• _Your assignment_
Your response should match the records line for line.

Stored data entries
-----

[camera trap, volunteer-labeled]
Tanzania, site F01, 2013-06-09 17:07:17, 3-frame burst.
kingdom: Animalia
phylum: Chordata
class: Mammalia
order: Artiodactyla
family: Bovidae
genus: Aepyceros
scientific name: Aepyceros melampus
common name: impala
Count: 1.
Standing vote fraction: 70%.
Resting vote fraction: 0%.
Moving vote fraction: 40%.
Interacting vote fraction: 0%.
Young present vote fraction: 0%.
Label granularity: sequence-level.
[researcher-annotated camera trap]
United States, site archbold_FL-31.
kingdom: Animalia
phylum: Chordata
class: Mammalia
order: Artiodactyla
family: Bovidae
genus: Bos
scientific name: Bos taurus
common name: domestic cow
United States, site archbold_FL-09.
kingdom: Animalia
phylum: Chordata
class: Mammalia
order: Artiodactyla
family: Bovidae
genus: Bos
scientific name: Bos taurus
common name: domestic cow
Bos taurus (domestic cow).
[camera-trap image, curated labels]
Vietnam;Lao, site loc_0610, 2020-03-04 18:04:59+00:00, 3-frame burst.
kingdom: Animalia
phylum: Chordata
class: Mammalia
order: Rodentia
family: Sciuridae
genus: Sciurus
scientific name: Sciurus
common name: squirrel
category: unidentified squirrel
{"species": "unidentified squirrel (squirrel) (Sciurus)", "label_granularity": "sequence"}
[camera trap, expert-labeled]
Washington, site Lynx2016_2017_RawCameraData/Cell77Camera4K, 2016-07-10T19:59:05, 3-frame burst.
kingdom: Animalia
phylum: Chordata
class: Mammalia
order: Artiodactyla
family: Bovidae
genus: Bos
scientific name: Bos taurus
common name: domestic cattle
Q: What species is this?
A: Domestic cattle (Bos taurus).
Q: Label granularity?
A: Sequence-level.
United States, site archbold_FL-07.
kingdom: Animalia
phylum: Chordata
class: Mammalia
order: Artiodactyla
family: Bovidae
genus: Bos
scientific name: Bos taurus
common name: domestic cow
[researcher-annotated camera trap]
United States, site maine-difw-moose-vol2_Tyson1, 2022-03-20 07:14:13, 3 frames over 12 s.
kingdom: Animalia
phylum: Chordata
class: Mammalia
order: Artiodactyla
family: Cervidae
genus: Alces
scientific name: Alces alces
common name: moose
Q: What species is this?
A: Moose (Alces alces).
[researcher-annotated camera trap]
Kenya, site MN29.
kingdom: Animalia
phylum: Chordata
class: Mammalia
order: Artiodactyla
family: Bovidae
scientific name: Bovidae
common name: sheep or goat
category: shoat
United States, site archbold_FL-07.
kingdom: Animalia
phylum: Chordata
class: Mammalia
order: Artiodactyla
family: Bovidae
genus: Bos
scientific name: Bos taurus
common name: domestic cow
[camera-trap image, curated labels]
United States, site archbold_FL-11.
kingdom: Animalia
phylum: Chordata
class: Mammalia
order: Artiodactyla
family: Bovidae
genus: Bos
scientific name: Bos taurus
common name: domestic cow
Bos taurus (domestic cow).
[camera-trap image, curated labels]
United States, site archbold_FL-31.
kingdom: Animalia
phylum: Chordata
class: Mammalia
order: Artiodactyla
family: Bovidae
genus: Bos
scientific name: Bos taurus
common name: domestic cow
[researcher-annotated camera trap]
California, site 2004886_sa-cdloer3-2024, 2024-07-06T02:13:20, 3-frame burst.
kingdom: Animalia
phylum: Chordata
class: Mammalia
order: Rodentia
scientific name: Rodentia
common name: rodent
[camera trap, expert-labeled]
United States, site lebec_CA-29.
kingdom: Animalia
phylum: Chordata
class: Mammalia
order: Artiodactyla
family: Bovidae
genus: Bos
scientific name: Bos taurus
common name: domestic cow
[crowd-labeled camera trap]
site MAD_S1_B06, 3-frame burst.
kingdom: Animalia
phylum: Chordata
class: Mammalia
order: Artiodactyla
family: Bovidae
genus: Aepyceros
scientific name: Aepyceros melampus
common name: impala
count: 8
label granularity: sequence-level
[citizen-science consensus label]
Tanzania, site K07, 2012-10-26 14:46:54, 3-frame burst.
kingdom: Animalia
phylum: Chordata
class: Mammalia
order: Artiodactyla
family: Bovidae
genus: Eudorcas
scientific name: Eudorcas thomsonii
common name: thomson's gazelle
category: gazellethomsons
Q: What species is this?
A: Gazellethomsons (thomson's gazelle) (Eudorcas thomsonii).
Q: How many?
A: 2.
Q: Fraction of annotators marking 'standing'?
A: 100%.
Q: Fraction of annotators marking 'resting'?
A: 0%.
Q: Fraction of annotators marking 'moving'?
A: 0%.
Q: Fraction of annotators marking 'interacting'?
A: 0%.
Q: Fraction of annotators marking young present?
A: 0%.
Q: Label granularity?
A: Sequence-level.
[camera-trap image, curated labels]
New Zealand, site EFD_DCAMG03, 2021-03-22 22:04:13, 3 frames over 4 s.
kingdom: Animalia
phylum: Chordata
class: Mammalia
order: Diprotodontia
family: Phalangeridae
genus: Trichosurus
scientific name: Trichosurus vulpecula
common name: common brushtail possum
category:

-----

• _Exercise result_
[camera trap, volunteer-labeled]
Tanzania, site F01, 2013-06-09 17:07:17, 3-frame burst.
kingdom: Animalia
phylum: Chordata
class: Mammalia
order: Artiodactyla
family: Bovidae
genus: Aepyceros
scientific name: Aepyceros melampus
common name: impala
Count: 1.
Standing vote fraction: 70%.
Resting vote fraction: 0%.
Moving vote fraction: 40%.
Interacting vote fraction: 0%.
Young present vote fraction: 0%.
Label granularity: sequence-level.
[researcher-annotated camera trap]
United States, site archbold_FL-31.
kingdom: Animalia
phylum: Chordata
class: Mammalia
order: Artiodactyla
family: Bovidae
genus: Bos
scientific name: Bos taurus
common name: domestic cow
United States, site archbold_FL-09.
kingdom: Animalia
phylum: Chordata
class: Mammalia
order: Artiodactyla
family: Bovidae
genus: Bos
scientific name: Bos taurus
common name: domestic cow
Bos taurus (domestic cow).
[camera-trap image, curated labels]
Vietnam;Lao, site loc_0610, 2020-03-04 18:04:59+00:00, 3-frame burst.
kingdom: Animalia
phylum: Chordata
class: Mammalia
order: Rodentia
family: Sciuridae
genus: Sciurus
scientific name: Sciurus
common name: squirrel
category: unidentified squirrel
{"species": "unidentified squirrel (squirrel) (Sciurus)", "label_granularity": "sequence"}
[camera trap, expert-labeled]
Washington, site Lynx2016_2017_RawCameraData/Cell77Camera4K, 2016-07-10T19:59:05, 3-frame burst.
kingdom: Animalia
phylum: Chordata
class: Mammalia
order: Artiodactyla
family: Bovidae
genus: Bos
scientific name: Bos taurus
common name: domestic cattle
Q: What species is this?
A: Domestic cattle (Bos taurus).
Q: Label granularity?
A: Sequence-level.
United States, site archbold_FL-07.
kingdom: Animalia
phylum: Chordata
class: Mammalia
order: Artiodactyla
family: Bovidae
genus: Bos
scientific name: Bos taurus
common name: domestic cow
[researcher-annotated camera trap]
United States, site maine-difw-moose-vol2_Tyson1, 2022-03-20 07:14:13, 3 frames over 12 s.
kingdom: Animalia
phylum: Chordata
class: Mammalia
order: Artiodactyla
family: Cervidae
genus: Alces
scientific name: Alces alces
common name: moose
Q: What species is this?
A: Moose (Alces alces).
[researcher-annotated camera trap]
Kenya, site MN29.
kingdom: Animalia
phylum: Chordata
class: Mammalia
order: Artiodactyla
family: Bovidae
scientific name: Bovidae
common name: sheep or goat
category: shoat
United States, site archbold_FL-07.
kingdom: Animalia
phylum: Chordata
class: Mammalia
order: Artiodactyla
family: Bovidae
genus: Bos
scientific name: Bos taurus
common name: domestic cow
[camera-trap image, curated labels]
United States, site archbold_FL-11.
kingdom: Animalia
phylum: Chordata
class: Mammalia
order: Artiodactyla
family: Bovidae
genus: Bos
scientific name: Bos taurus
common name: domestic cow
Bos taurus (domestic cow).
[camera-trap image, curated labels]
United States, site archbold_FL-31.
kingdom: Animalia
phylum: Chordata
class: Mammalia
order: Artiodactyla
family: Bovidae
genus: Bos
scientific name: Bos taurus
common name: domestic cow
[researcher-annotated camera trap]
California, site 2004886_sa-cdloer3-2024, 2024-07-06T02:13:20, 3-frame burst.
kingdom: Animalia
phylum: Chordata
class: Mammalia
order: Rodentia
scientific name: Rodentia
common name: rodent
[camera trap, expert-labeled]
United States, site lebec_CA-29.
kingdom: Animalia
phylum: Chordata
class: Mammalia
order: Artiodactyla
family: Bovidae
genus: Bos
scientific name: Bos taurus
common name: domestic cow
[crowd-labeled camera trap]
site MAD_S1_B06, 3-frame burst.
kingdom: Animalia
phylum: Chordata
class: Mammalia
order: Artiodactyla
family: Bovidae
genus: Aepyceros
scientific name: Aepyceros melampus
common name: impala
count: 8
label granularity: sequence-level
[citizen-science consensus label]
Tanzania, site K07, 2012-10-26 14:46:54, 3-frame burst.
kingdom: Animalia
phylum: Chordata
class: Mammalia
order: Artiodactyla
family: Bovidae
genus: Eudorcas
scientific name: Eudorcas thomsonii
common name: thomson's gazelle
category: gazellethomsons
Q: What species is this?
A: Gazellethomsons (thomson's gazelle) (Eudorcas thomsonii).
Q: How many?
A: 2.
Q: Fraction of annotators marking 'standing'?
A: 100%.
Q: Fraction of annotators marking 'resting'?
A: 0%.
Q: Fraction of annotators marking 'moving'?
A: 0%.
Q: Fraction of annotators marking 'interacting'?
A: 0%.
Q: Fraction of annotators marking young present?
A: 0%.
Q: Label granularity?
A: Sequence-level.
[camera-trap image, curated labels]
New Zealand, site EFD_DCAMG03, 2021-03-22 22:04:13, 3 frames over 4 s.
kingdom: Animalia
phylum: Chordata
class: Mammalia
order: Diprotodontia
family: Phalangeridae
genus: Trichosurus
scientific name: Trichosurus vulpecula
common name: common brushtail possum
category:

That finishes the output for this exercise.